*YOUR GOAL:*
Go to the line with "Zeke Who Jerry" in the entries below and write out every line from there through the line with "La alta edad", exactly and without pictures.

- - - - - - -

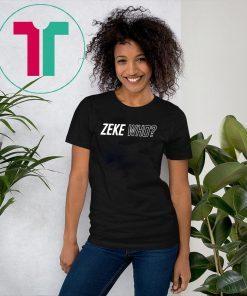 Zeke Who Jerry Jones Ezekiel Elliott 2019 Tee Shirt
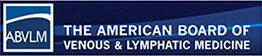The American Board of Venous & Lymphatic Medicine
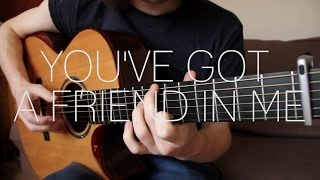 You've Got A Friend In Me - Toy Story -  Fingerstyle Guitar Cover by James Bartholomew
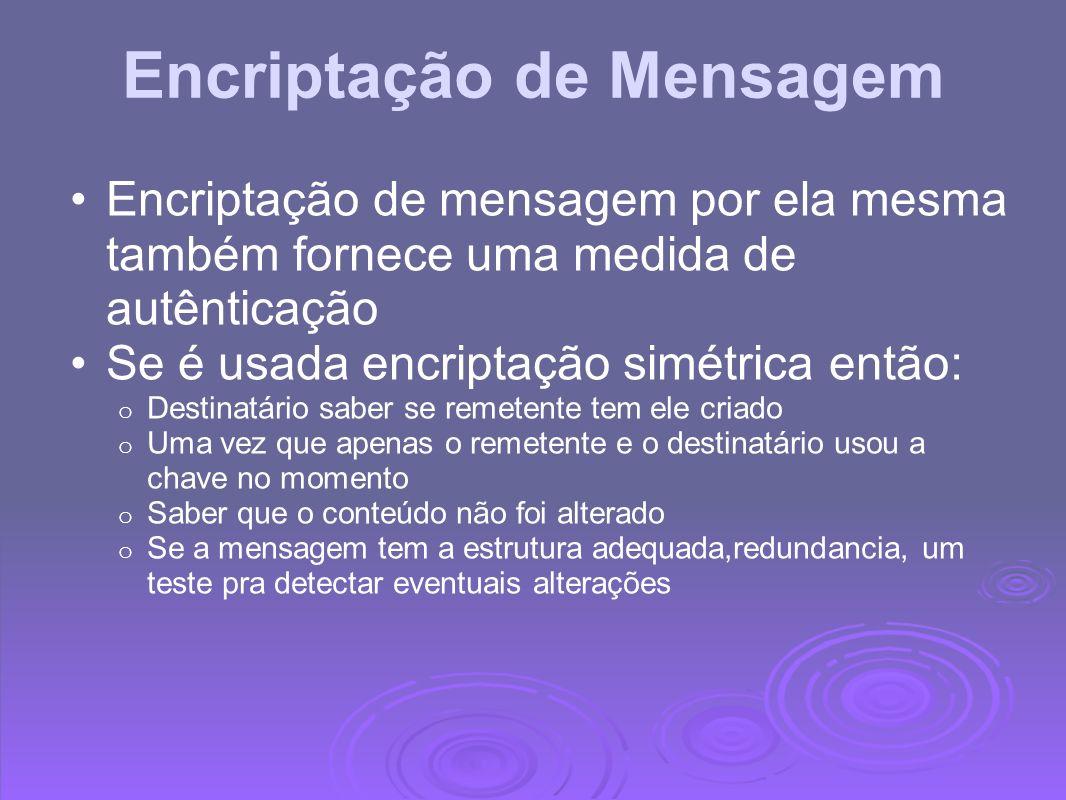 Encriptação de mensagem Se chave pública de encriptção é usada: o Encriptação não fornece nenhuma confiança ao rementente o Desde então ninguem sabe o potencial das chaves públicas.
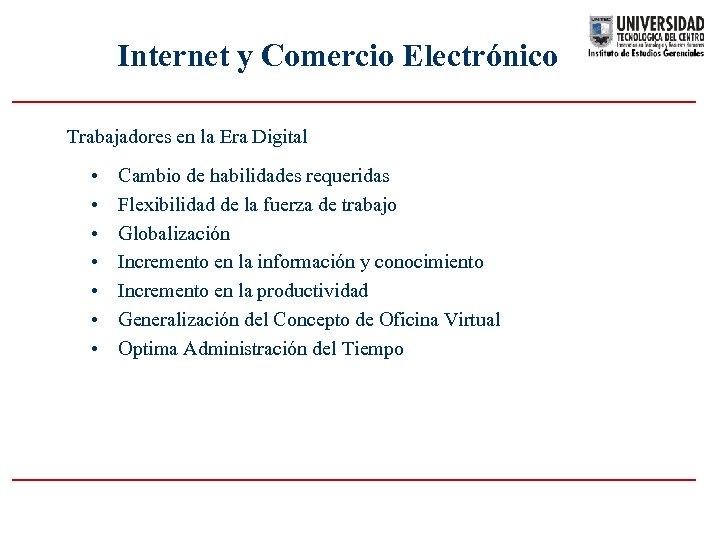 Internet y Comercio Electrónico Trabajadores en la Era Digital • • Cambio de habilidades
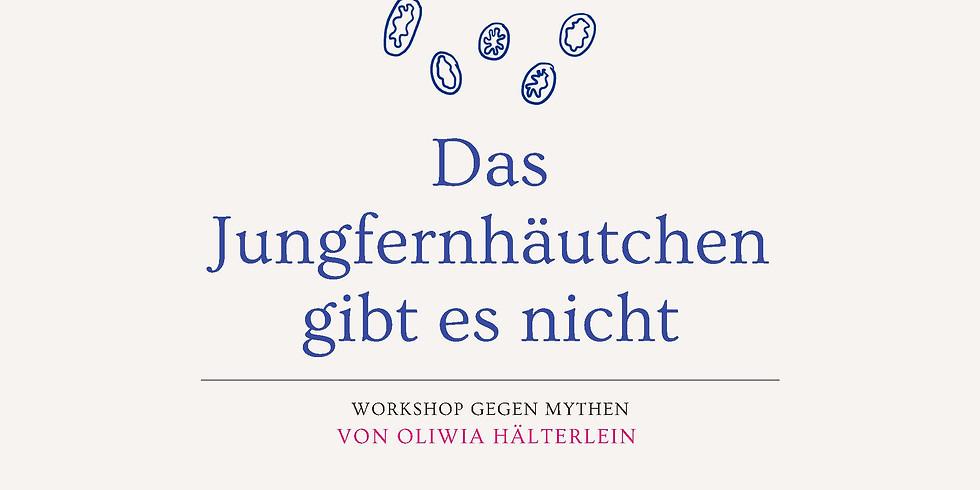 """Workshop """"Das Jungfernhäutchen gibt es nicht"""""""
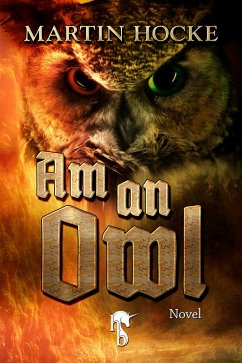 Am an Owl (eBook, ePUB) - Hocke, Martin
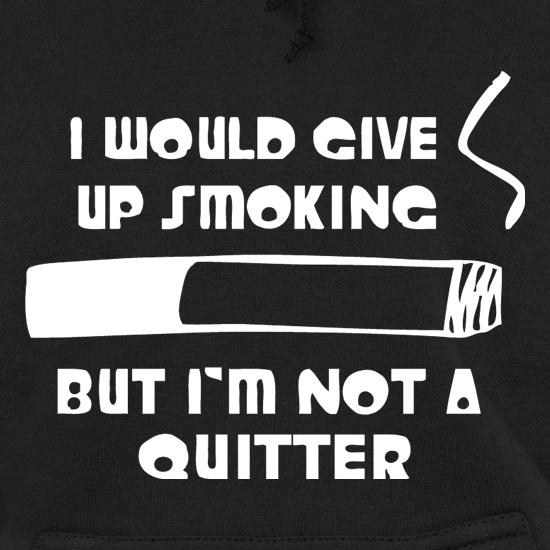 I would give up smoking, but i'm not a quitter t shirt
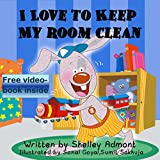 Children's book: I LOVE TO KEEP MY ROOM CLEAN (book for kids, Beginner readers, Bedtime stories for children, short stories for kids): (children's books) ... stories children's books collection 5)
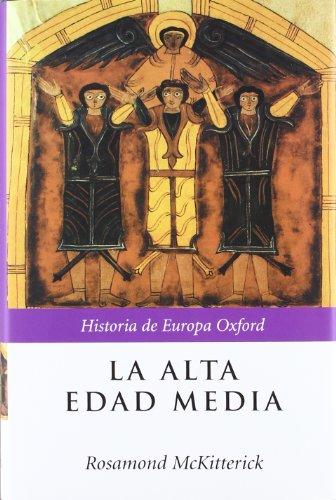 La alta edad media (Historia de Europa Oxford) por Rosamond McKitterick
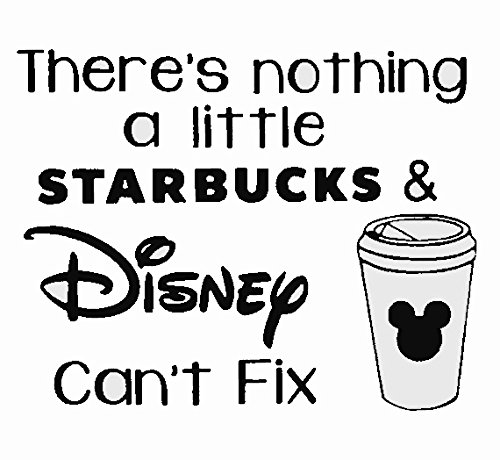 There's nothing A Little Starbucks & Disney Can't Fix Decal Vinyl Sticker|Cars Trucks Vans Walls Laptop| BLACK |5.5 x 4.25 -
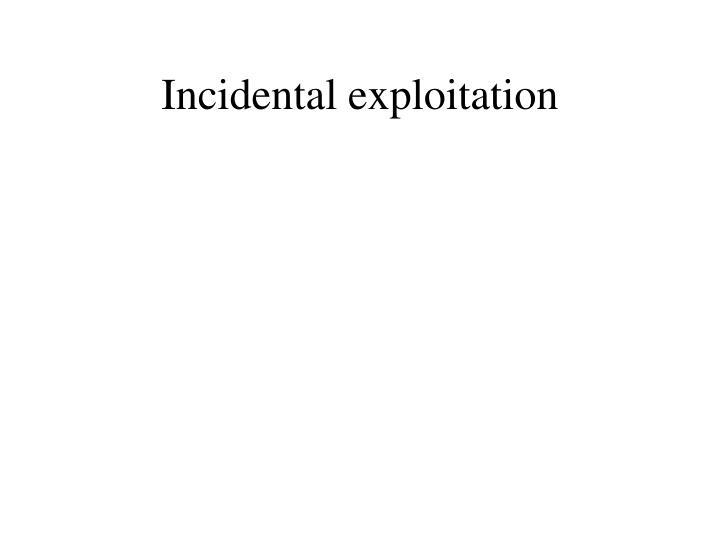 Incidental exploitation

- - - - - - -

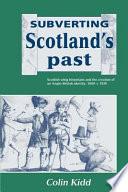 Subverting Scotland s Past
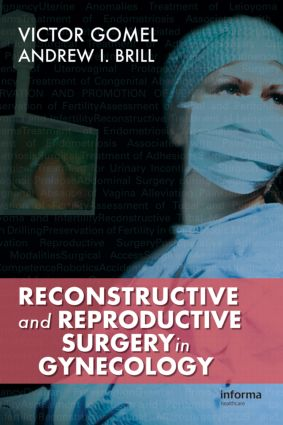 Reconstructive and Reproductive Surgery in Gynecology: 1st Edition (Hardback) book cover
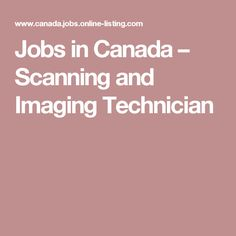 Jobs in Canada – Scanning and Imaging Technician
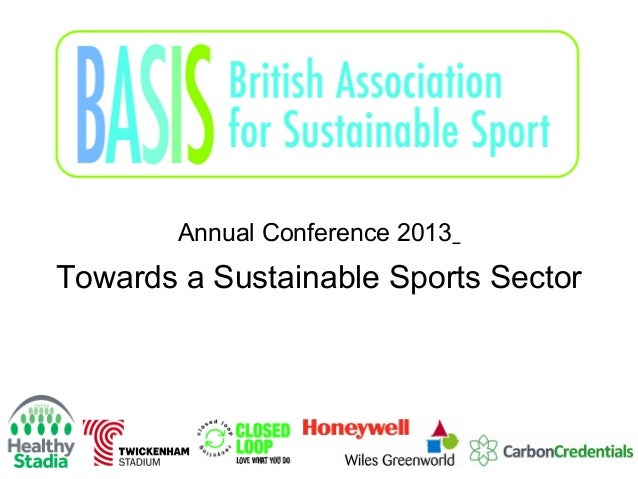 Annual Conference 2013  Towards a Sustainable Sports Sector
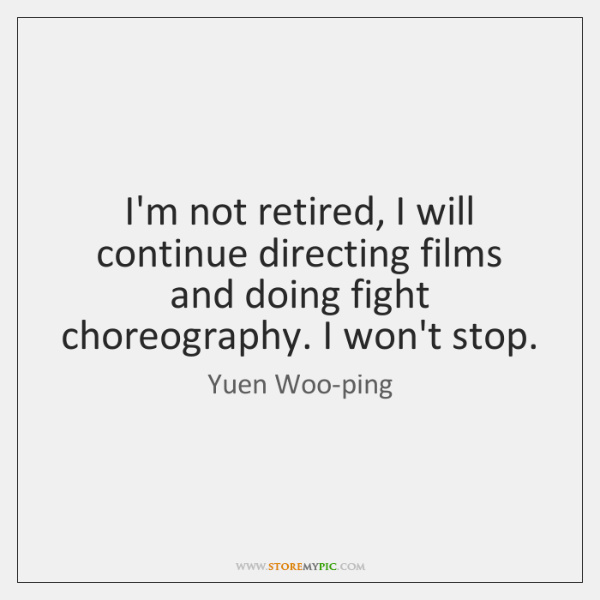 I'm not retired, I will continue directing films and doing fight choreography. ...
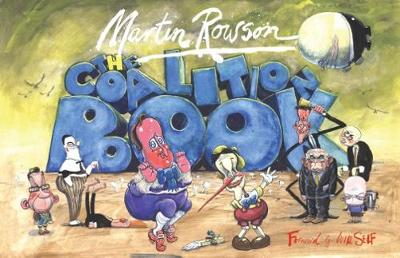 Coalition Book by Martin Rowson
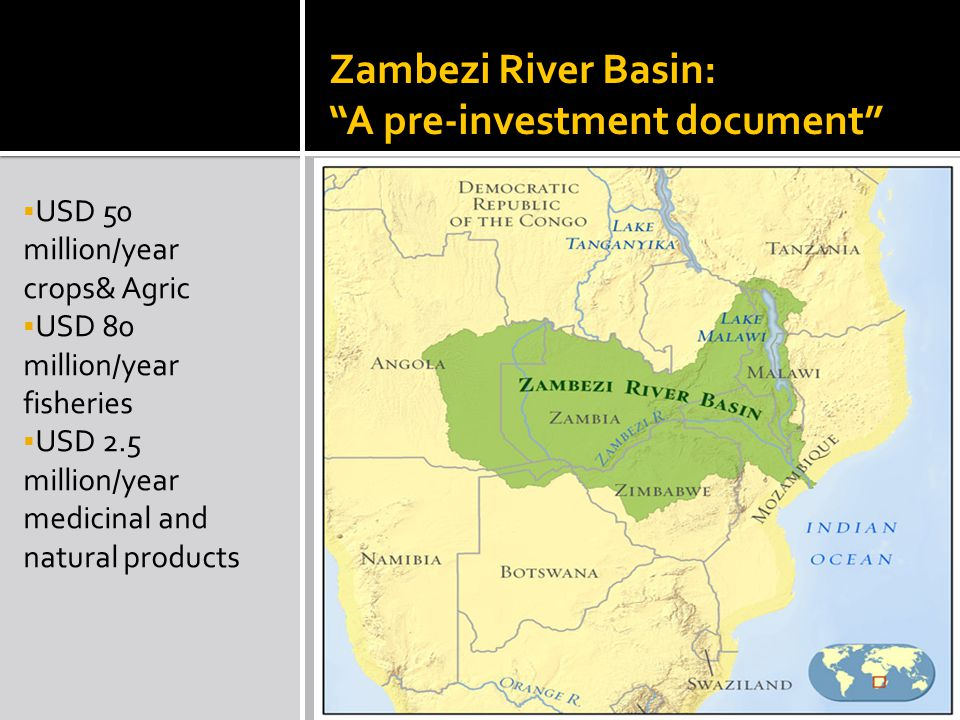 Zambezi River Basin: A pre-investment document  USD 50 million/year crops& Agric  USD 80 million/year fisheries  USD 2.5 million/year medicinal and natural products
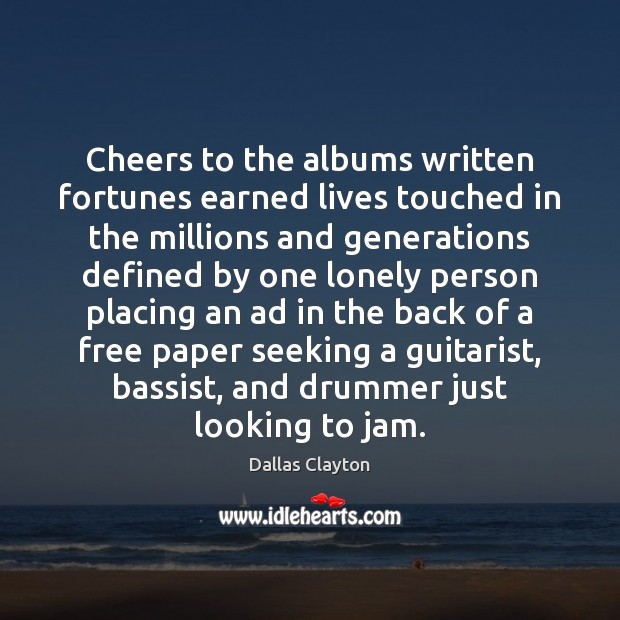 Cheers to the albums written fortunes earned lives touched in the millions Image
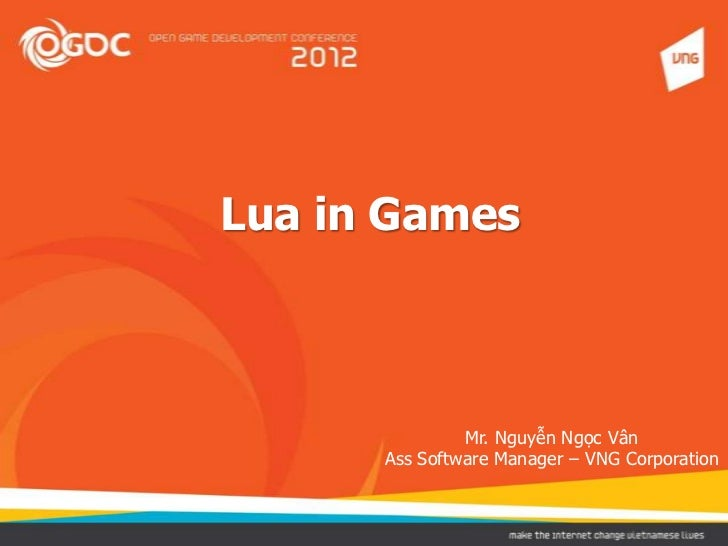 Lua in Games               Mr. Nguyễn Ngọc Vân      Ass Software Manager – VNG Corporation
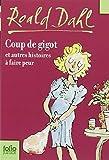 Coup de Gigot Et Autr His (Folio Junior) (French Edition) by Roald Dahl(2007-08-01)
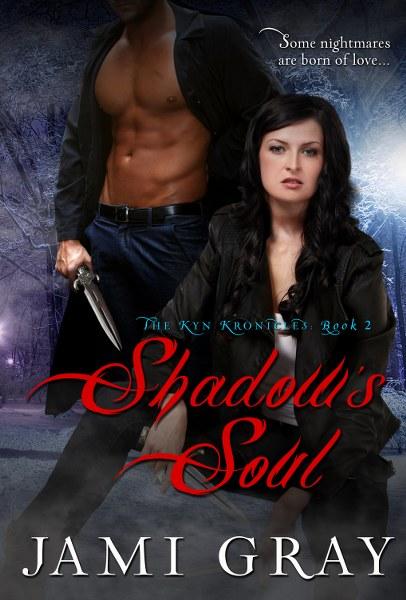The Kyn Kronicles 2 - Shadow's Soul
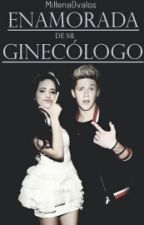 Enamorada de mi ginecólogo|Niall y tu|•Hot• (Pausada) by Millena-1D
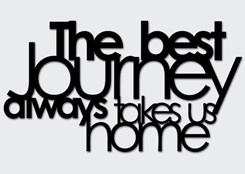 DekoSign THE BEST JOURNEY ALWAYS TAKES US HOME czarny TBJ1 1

- - - - - - -

*REPLY TO THE EXERCISE:*
 Zeke Who Jerry Jones Ezekiel Elliott 2019 Tee Shirt
The American Board of Venous & Lymphatic Medicine
 You've Got A Friend In Me - Toy Story -  Fingerstyle Guitar Cover by James Bartholomew
 Encriptação de mensagem Se chave pública de encriptção é usada: o Encriptação não fornece nenhuma confiança ao rementente o Desde então ninguem sabe o potencial das chaves públicas.
 Internet y Comercio Electrónico Trabajadores en la Era Digital • • Cambio de habilidades
 """Workshop """"Das Jungfernhäutchen gibt es nicht"""""""
 Am an Owl (eBook, ePUB) - Hocke, Martin
 I would give up smoking, but i'm not a quitter t shirt
 Children's book: I LOVE TO KEEP MY ROOM CLEAN (book for kids, Beginner readers, Bedtime stories for children, short stories for kids): (children's books) ... stories children's books collection 5)
 La alta edad media (Historia de Europa Oxford) por Rosamond McKitterick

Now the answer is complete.